今回の授業では、最初に仕組みを説明してから実験を見せる、という進め方はしていません。
まずは説明を一切せず、生徒たちに目の前で起こる現象を見てもらいました。そこで生まれた「なぜ?」を出発点に自分なりの仮説を立て、その翌週に必要な知識を学び、改めて同じ現象を考える――という流れで授業を進めました。
まずは、何も説明せずに実験を見る
実験では、3本の缶を用意しました。
- A:中が空の缶
- B:少量の水を入れた缶
- C:半分ほどまで水を入れた缶
それぞれ蓋を開けた状態で加熱し、その後に蓋を閉め、気温と同じくらいになるまで冷却します。
【写真1:3本の缶を加熱している様子】
すると、3本には異なる変化が現れました。
Aはある程度つぶれ、Bは大きくつぶれました。
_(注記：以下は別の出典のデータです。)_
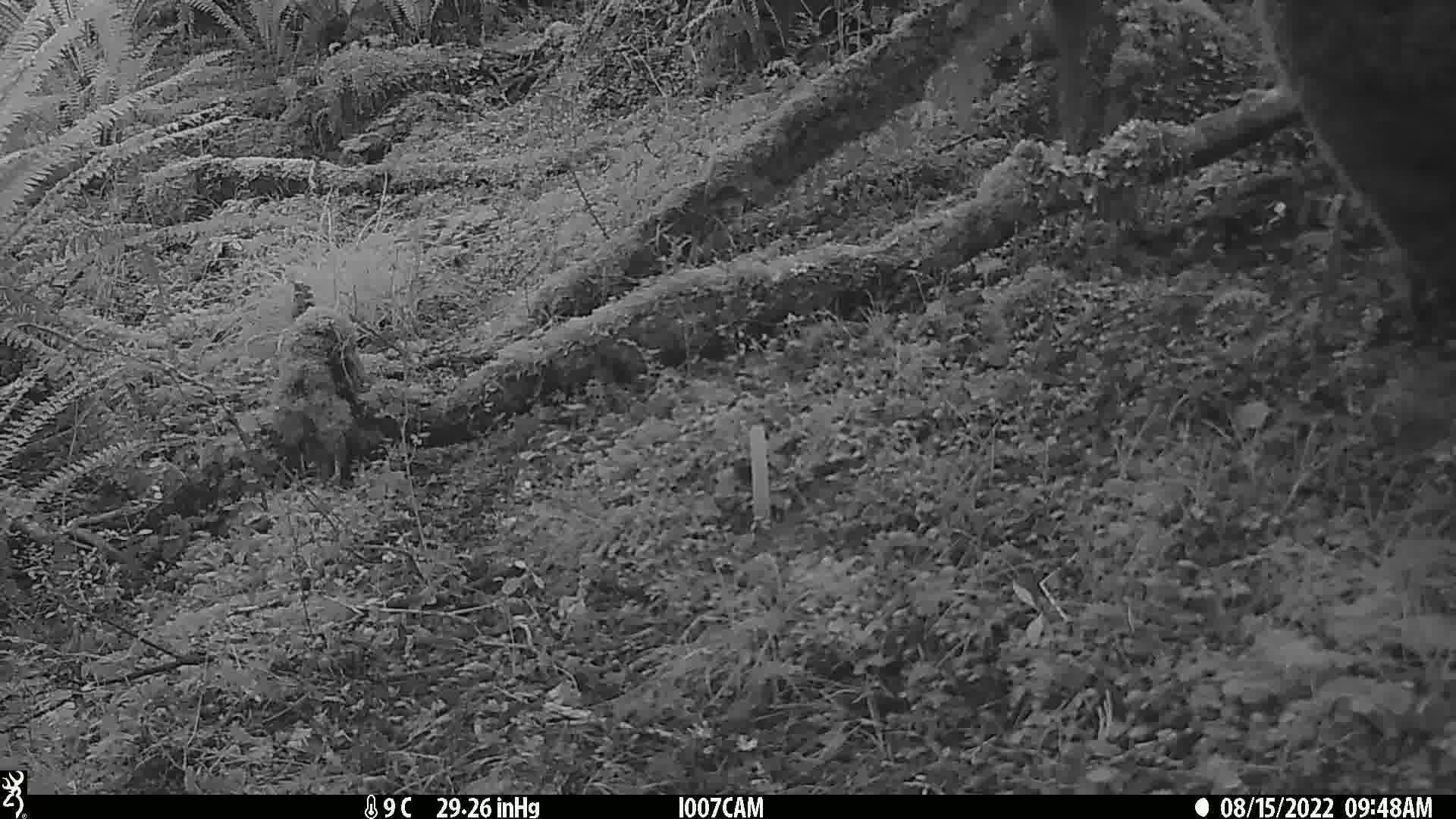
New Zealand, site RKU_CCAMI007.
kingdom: Animalia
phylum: Chordata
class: Mammalia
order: Rodentia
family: Muridae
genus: Rattus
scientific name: Rattus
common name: rat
そしてCは、水の入っていない部分が大きくつぶれました。
【写真2または写真3:実験後の3本の缶】
この段階では、「大気圧だからこうなる」「水蒸気がどうなるから」といった説明はしていません。
生徒たちには、まず結果そのものを見てもらい、
「なぜ、缶はつぶれたのか」
「なぜ、水の量によってつぶれ方が違うのか」
を考えてもらいました。
そして、それぞれが自分なりの仮説を立て、文章にしていきました。
すぐに答えを教えない
今回の授業で大切にしたかったのは、実験を「知識の確認」にしてしまわないことです。
先に仕組みを説明してしまえば、生徒は実験を見ながら「習った通りになった」と確認することができます。
もちろん、それも理科の学習の一つです。
一方で今回は、まだ説明できない現象を先に提示しました。
自分が持っている知識だけを使って、
「こういうことではないか」
「水が関係しているのではないか」
「温めたことや冷やしたことに意味があるのではないか」
と考えるところから始めています。
正しい答えをすぐに出せることが目的ではありません。
目の前の結果を手がかりに、自分なりの説明を組み立てること。それが、この段階での狙いです。
この日の授業では、ここでいったん考察を終えました。翌週は、生徒たちが立てた仮説を検証するために、大気圧や物質の状態変化、体積の変化について学び、同じ実験をもう一度考えていきます。